Originally posted by M&R | May 14, 2008
After about a year of being busy with other things, we’ve finally been able to return to working on Robotology. Finally! We’re still in R&D mode, trying to figure out how the hell to support the various features we want. But it’s progress, and that rocks.
Simulation is mostly solved — it still needs quite a bit of retooling, and possibly we’ll need to try different methods for collision detection if there are problems down the road, but for now it’s at least figured out and working. There are various related problems we have yet to tackle, such as motorized control, but those have to wait until we have more of the fundamentals worked out.
Currently we’re busy trying to figure out animation and the graphics system in general. As with physics, we’re developing our own animation technology from scratch. This is a pretty major task, but it’s even more necessary that we do it ourselves because in this case there is absolutely nothing out there that will do what we want to do. Hooray!
For whatever reason, the vast majority of 2D games are sprite-based; this is really strange, since graphics technology has moved ahead by leaps and bounds, but very few people have attempted to retroactively apply modern animation technology to a 2D setting. Hopefully we’ll be able to make some progress in this field. Fingers crossed!
Right now we’re still brainstorming and trying to figure out exactly what we’d like to be able to do; unlike physics, with which we’ve been fooling around for years, we’re total n00bs when it comes to graphics/animation — we’ve been relying on Flash for both tools and runtime engine. We’re also trying to figure out what we can practically implement; we’ve been writing little test apps to try various graphics operations, such as morphing, triangulation, and dynamic offsetting (shrinking/inflating the surface of a polygon.. not simple scaling).

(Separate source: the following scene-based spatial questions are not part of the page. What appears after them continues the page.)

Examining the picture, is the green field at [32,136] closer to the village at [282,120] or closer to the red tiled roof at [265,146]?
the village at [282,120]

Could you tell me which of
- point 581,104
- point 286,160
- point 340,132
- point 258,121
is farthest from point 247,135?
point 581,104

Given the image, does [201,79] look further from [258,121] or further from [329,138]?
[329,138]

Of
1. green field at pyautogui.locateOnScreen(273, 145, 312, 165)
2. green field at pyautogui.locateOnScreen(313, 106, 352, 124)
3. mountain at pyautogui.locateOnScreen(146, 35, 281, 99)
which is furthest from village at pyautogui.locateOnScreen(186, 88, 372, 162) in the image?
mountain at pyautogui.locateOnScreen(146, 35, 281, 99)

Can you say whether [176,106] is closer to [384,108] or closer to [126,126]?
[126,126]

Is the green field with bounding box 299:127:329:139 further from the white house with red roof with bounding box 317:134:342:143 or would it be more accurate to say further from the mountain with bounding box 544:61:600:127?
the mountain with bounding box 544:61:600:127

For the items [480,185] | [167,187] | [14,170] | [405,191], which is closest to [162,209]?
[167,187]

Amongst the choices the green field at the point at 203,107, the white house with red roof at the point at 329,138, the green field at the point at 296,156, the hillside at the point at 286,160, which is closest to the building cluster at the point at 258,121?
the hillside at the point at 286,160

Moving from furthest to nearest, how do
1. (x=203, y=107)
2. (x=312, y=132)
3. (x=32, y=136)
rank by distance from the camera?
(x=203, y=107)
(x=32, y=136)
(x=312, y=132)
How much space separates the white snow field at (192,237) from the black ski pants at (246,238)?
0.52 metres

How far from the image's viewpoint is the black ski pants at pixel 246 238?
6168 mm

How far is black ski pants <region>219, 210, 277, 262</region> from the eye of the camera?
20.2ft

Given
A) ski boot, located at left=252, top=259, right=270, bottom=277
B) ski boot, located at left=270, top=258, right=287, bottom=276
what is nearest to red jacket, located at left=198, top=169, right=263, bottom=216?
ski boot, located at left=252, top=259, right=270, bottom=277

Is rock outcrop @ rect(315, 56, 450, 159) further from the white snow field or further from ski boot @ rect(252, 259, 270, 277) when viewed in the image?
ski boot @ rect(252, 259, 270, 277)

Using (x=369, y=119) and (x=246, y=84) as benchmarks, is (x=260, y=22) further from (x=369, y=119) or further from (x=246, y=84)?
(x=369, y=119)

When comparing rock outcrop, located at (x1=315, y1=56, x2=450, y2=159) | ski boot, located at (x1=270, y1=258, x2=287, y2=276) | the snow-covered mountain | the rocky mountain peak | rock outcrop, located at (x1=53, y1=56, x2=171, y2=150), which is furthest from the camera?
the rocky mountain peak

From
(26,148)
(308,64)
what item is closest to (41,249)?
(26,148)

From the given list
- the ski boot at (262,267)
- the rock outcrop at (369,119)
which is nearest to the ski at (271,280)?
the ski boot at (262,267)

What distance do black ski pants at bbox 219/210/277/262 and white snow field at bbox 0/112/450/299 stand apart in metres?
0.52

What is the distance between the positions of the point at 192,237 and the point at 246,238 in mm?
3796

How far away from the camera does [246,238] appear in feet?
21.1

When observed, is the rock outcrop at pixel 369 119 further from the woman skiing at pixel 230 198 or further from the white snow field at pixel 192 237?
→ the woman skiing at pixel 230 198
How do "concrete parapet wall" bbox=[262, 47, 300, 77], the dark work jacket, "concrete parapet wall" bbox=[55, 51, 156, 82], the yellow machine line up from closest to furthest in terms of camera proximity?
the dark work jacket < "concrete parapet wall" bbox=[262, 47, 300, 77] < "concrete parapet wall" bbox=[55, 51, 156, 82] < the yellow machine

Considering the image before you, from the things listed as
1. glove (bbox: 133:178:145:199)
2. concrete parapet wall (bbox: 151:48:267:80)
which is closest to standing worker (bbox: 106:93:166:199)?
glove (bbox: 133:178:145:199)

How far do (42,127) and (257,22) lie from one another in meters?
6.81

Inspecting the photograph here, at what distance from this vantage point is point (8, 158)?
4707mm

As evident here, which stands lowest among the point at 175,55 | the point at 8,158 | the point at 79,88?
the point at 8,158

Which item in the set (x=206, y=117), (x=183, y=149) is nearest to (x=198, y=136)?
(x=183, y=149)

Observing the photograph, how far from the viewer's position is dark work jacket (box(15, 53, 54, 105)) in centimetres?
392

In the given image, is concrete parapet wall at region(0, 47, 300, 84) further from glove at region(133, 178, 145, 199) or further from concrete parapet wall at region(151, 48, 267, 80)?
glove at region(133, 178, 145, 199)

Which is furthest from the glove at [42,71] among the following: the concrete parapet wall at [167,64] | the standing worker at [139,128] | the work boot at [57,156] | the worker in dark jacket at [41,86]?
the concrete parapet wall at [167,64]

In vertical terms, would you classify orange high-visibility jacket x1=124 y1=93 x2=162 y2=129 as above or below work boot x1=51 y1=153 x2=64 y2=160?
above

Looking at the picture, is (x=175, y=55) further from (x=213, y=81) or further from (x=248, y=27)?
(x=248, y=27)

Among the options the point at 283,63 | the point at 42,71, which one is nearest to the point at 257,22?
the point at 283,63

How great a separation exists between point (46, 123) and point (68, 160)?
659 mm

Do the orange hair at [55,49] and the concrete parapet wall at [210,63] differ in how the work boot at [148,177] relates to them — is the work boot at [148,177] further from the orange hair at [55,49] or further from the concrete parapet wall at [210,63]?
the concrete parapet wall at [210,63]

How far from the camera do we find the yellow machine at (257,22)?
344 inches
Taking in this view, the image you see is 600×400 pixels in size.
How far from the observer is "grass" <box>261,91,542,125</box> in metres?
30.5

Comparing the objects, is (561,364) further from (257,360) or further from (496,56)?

It turns out that all three problems are far from solved, at least in terms of game-friendly real-time solutions..
We don’t have animation properly “sussed” yet, otherwise we’d be able to better explain what the various aspects of the problem are.. all we can say for sure is that once you eschew sprites, it gets tricky Of course, this is the whole point — if you want to avoid the limitations of a sprite-based system, you’re necessarily going to have to deal with all of the problems that using sprites lets you avoid.
Not that we’re trying to engineer a super-powerful graphics solution! We’re perfectly happy with limitations — especially if they make implementation easier — we just want to work with a different set of limitations than those imposed by sprites. So, writing our own version of Flash is out; a generic all-encompassing graphics engine is going to take too long to create, and (equally important) such a solution isn’t likely to be near as fast as a specialized, limited system that does exactly what we need, and nothing else.
This is the main problem we’re facing — how to balance what we’d like to be able to do, with what we’re likely to be able to implement in an efficient manner. The way you represent data has a huge impact on what you can do with it, and the limitations implicit in various formats and conceptual models are often hard to tease out.
At this point the vastness of the problems we’re going to have to figure out is pretty daunting.. this was supposed to be an easy project to get our feet wet with OpenGL! Sadly we really do want to try to find a unique solution for our graphics needs. Of course, anything that can’t be totally figured out can always be designed around, but still, the question of how the hell we’re going to “do” graphics is currently making us somewhat vertiginous… *cue suspenseful music*
In other news, we’ve set up a small shop for handmade merch on etsy:
Metanet’s Shop
It’ll contain whatever we have time to create, and whatever we create collaboratively with other artists, which means supplies will probably be really limited. Look for more merch in other forms as soon as we can get it together!
Anyway… that’s all for now. Back soon, hopefully!